Saturday, 2 January 2021

November 26 plus Home Sweet Home!

Hooray our wee garden survived our long absence in spite of our cobbled-together irrigation system and masses of snails - and no TLC!  What we came home to was actually a bit of a jungle. 






We gathered as many of these hungry little gastropods as we could find and in the garbage they went. Some tried to escape up the wall - I hate killing them but ..... maybe I should find out how to prepare them for a tasty entree! 


We’re actually still finding a few carrots hiding in the garden. . 

After clearing away dead stuff plus bags of errant passionfruit trailers which had grown out of the root stock and were clinging lovingly to almost everything, under all that tangle, low and behold we found some welcome-home pressies. Pretty sweet peas (Lindsay’s favourites and which have put in quite a burst of growth since we’ve been home), bunches of carrots, armfuls of silver beet (in spite of the snails!), masses of herbs - AND a few passionfruit plus more to come judging by the presence of a few flowers. The gorgeous pale green orbs had to be hauled back over the ‘fence’ because they were dangling over the footpath 5 floors below.  Wow!! Clever garden.


In the side garden, it was rather a mess, fragrant and pretty, but still a mess because the trellis, with its luxuriant perfumed Chinese star jasmin attached, had become detached from the wall (the glass wall of the terrace).
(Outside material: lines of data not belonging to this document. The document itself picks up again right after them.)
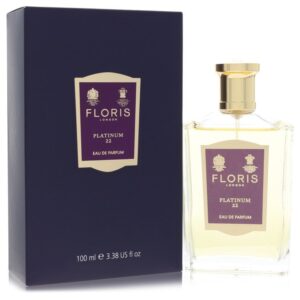 FloF1X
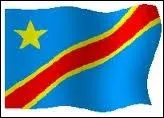Quelle est la capitale de la Rpublique dmocratique du Congo ?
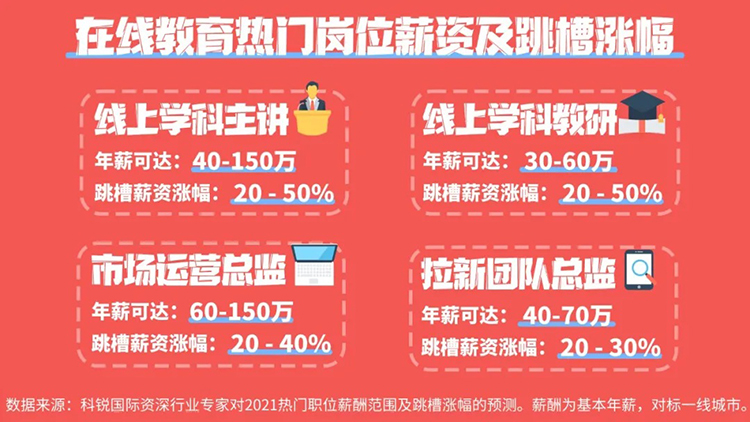 ���Ρ�(�й���)�����ٷ���վ-YY SPORTS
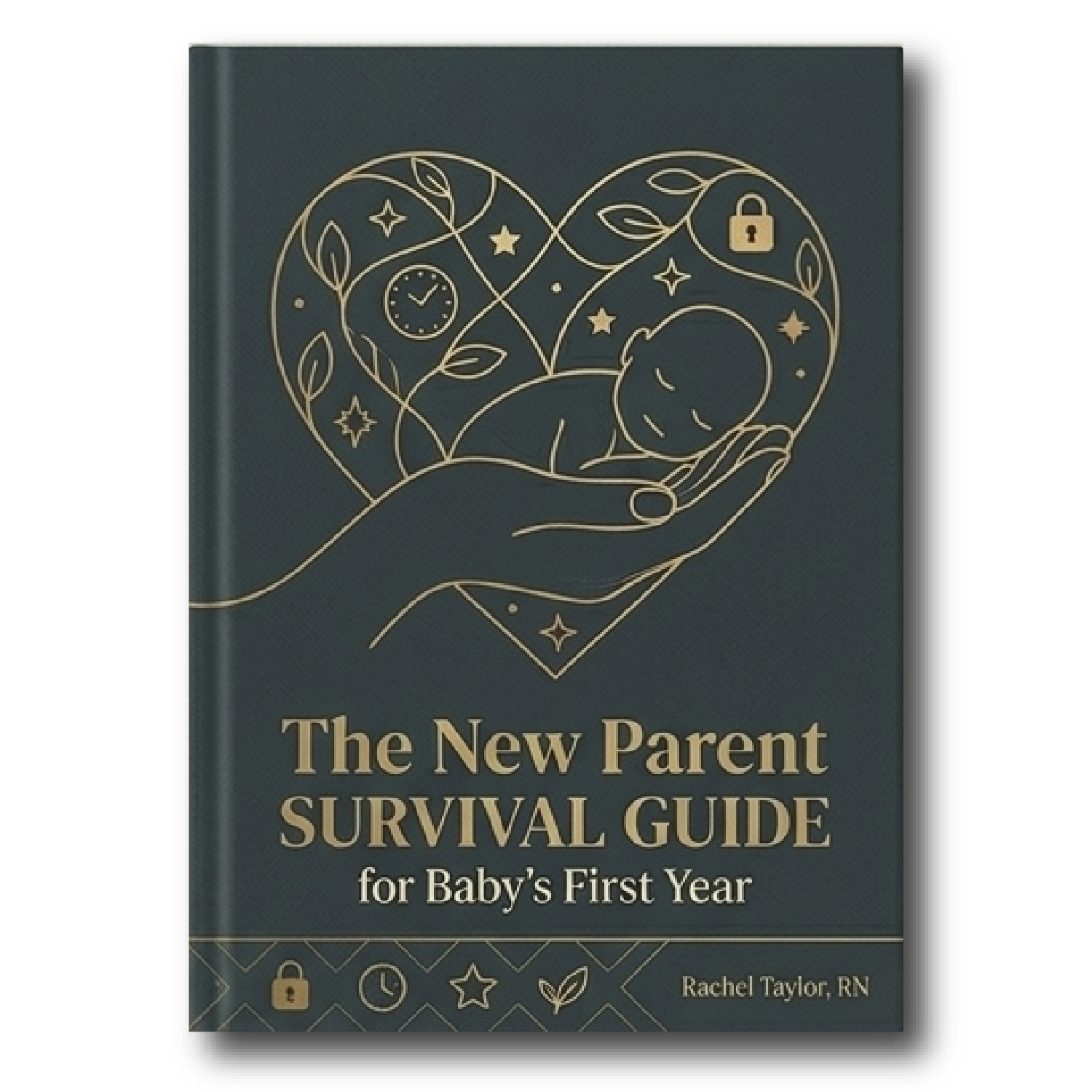 Book Cover Design by ErrAr for this project | Design #37085476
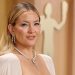 Kate Hudson’s Hot-Roller Hack Is a Retro Dream
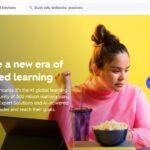 30 Best Ai Education Tools In 2023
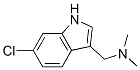 ȿ˰Y(ji)(gu)ʽ_50517-12-9Y(ji)(gu)ʽ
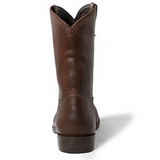 New! Namoi Womens - Country Scene Saddlery and Pet Supplies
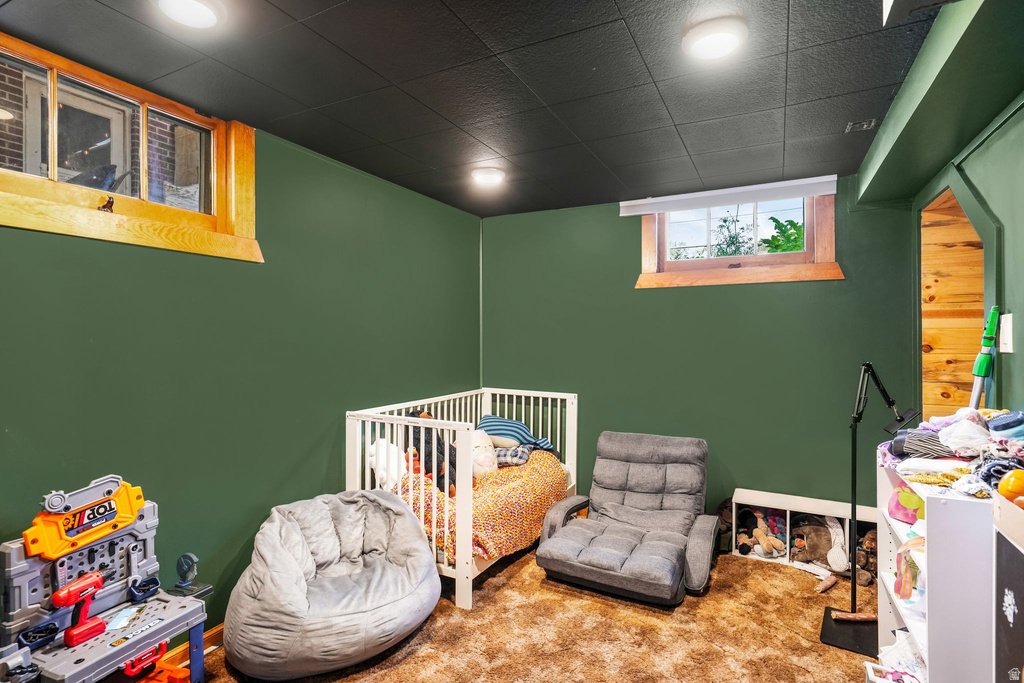 7874 S MAIN ST W Midvale, UT 84047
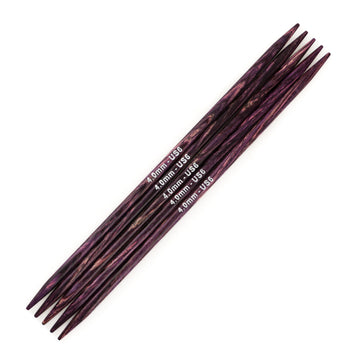 US 6 (4mm)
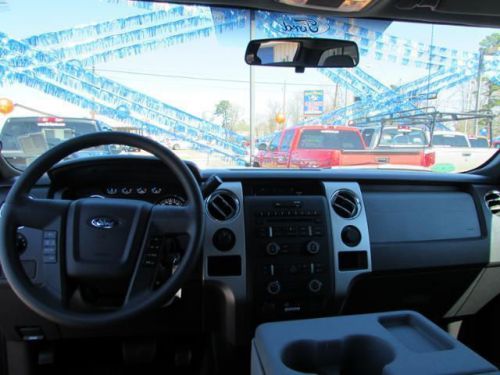 2013 Ford F150 XLT, US $29,999.00, image 8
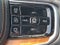 2023 Jeep Grand Wagoneer Series III 4x4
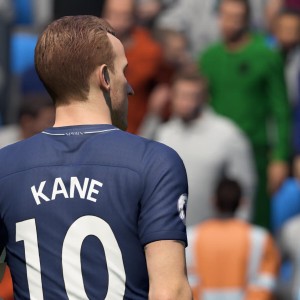 爱游戏直播-曼谷华机队球员合力斩获胜利，晋级前景广阔，曼谷机场扩建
We were chuffed however to find some broad beans (enough for a meal and the rest only good for seed stock) and a couple of dozen baby figs (now there are 5-6 dozen)! Under the thick blanket of Chinese jasmin and trellis, I found both the native Billardiera scandens (apple-berry), a passionfruit vine (which I had rescued from the community garden) trying valiantly to wave long trailers of pretty leaves and tendrils, and our one and only precious Helleborus (winter rose) still hanging in there.  We have installed a new trellis since and the vines are all firmly fixed back in place and are looking OK. 




It’s a tiny garden by almost all standards but after storms, winds and sizzling days we were tickled pink to find it so ‘healthy’ and edible.  We've planted a few veggies but we will be on the road again in less than 4 months (fingers crossed) so have restricted our planting to flowering plants for the bees and other insects and those veggies we can harvest before we go. Now it's time for some serious training in readiness for our next adventure!


While on the road I managed to get in some knitting and crocheting for KOGO and I am still going strong finishing a vivid jellybean-themed afghan rug for the bed in the caravan (12 or so more squares to go and then the ghastly task of hooking them all together - not looking forward to that but ....). And of course I’ll be packing kilos of yarn when we head off in April for another Australian Odyssey.